Consumer spending rises as home prices increase and owners sell or borrow against the higher value. Housing prices are "very important, particularly for middle-income owners," said Ian Morris, chief US economist at HSBC Securities Inc.
"Your average Joe Blow has much more wealth tied up in housing than stocks," he said. Tip that balance, and "we've got a slog ahead of us."
UK house prices rose at an annual rate of 29 percent in November and 31 percent in October, the strongest since price growth last peaked in 1989, according to HBOS Plc, Britain's biggest mortgage lender.
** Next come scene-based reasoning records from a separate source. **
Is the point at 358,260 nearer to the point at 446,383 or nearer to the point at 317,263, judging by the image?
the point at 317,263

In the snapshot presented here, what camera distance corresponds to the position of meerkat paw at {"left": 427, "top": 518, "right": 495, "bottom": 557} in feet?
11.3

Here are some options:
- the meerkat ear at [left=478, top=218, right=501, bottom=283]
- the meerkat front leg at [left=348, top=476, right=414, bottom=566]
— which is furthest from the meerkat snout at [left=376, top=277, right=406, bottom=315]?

Declining prices are already common in Singapore, which is trying to recover from its worst recession in four decades. In July, marketing executive Cindy Koh, 35, sold her 2 1/2-story terrace house in the Serangoon gardens area for S$1.36 million (US$778,000) about S$200,000 less than she paid two years earlier.
"A few years ago the property would have cost much more," Koh said.
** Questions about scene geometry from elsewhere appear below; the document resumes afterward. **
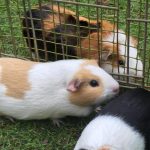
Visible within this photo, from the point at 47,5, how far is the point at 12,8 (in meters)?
0.55

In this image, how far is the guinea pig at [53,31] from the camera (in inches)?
109

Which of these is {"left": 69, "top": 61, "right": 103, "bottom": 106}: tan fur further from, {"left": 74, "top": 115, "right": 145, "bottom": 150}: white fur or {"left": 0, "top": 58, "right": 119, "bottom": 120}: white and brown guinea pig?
{"left": 74, "top": 115, "right": 145, "bottom": 150}: white fur

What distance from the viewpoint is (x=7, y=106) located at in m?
2.64

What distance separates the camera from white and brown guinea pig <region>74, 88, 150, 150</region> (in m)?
2.29

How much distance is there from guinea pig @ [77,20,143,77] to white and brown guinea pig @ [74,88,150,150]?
0.28m

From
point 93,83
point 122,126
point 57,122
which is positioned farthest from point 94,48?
point 122,126

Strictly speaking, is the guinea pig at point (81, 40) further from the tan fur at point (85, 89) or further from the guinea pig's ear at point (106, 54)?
the tan fur at point (85, 89)

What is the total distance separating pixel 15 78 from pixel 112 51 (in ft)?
1.89

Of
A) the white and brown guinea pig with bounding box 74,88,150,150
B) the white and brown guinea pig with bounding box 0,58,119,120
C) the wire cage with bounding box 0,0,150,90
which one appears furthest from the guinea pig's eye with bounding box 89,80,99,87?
the wire cage with bounding box 0,0,150,90

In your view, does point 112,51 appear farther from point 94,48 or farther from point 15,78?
point 15,78

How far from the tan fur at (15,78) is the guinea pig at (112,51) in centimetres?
37

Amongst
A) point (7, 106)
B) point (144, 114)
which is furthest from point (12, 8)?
point (144, 114)

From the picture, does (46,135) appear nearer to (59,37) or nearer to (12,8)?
(59,37)

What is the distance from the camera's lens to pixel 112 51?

In the US many homeowners refinanced their homes at lower mortgage rates, putting more cash in their pockets. The average rate on 30-year mortgages hit a 12-year low of 5.74 percent last month.
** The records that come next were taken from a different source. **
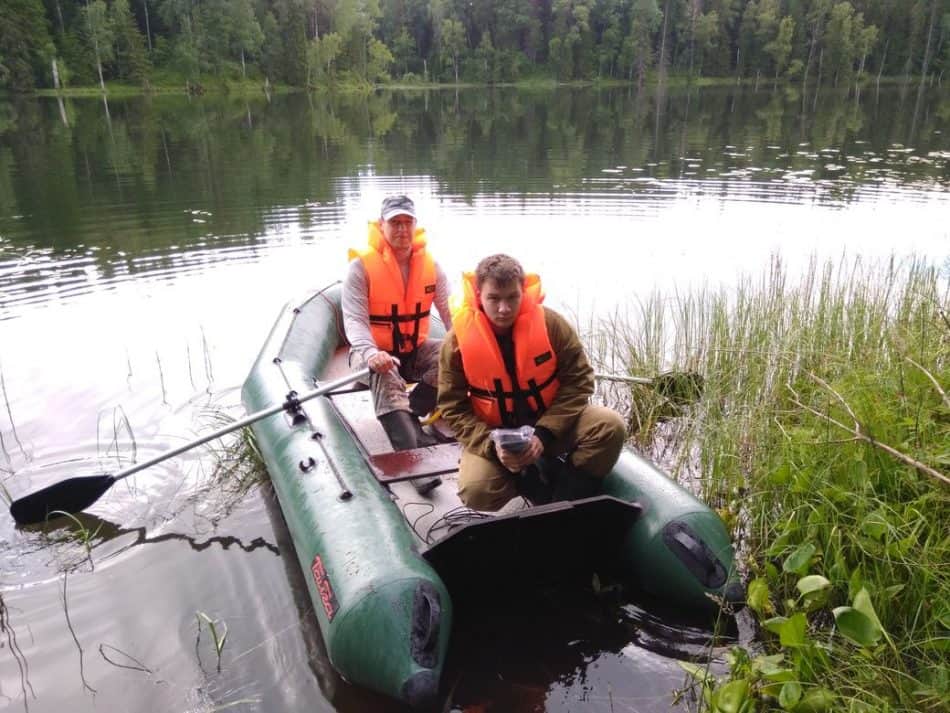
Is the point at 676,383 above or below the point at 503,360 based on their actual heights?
below

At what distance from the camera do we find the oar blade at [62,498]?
3.53m

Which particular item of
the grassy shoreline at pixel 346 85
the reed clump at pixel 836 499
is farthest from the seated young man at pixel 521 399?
the grassy shoreline at pixel 346 85

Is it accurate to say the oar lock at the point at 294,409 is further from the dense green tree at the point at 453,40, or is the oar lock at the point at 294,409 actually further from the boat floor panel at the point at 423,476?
the dense green tree at the point at 453,40

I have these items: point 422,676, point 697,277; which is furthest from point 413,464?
point 697,277

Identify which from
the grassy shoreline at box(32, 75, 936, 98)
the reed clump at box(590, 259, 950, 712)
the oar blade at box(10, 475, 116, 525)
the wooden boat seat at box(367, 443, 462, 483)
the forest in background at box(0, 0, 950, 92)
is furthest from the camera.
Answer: the forest in background at box(0, 0, 950, 92)

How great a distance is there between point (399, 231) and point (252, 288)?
410 cm

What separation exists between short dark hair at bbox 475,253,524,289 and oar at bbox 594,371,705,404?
6.10 ft

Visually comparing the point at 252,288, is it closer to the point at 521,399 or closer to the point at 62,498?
the point at 62,498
Fewer US consumers treating their homes like a cash machine may have ripple effects in other countries, because Americans may trim purchases of imports along with domestic goods.
"The US is the only game in town for global growth," said Allen Sinai, president of the forecasting firm Decision Economics Inc in New York.
Tim Calland says he won't be doing much to help the economy. He hasn't sold his home in Chapel Hill, North Carolina, after more than four months and an US$8,000 price cut to US$297,000. With his US$1,050 rent at an apartment near his new job in Connecticut on top of his US$2,000 mortgage payment, the electrical engineer has little cash left over.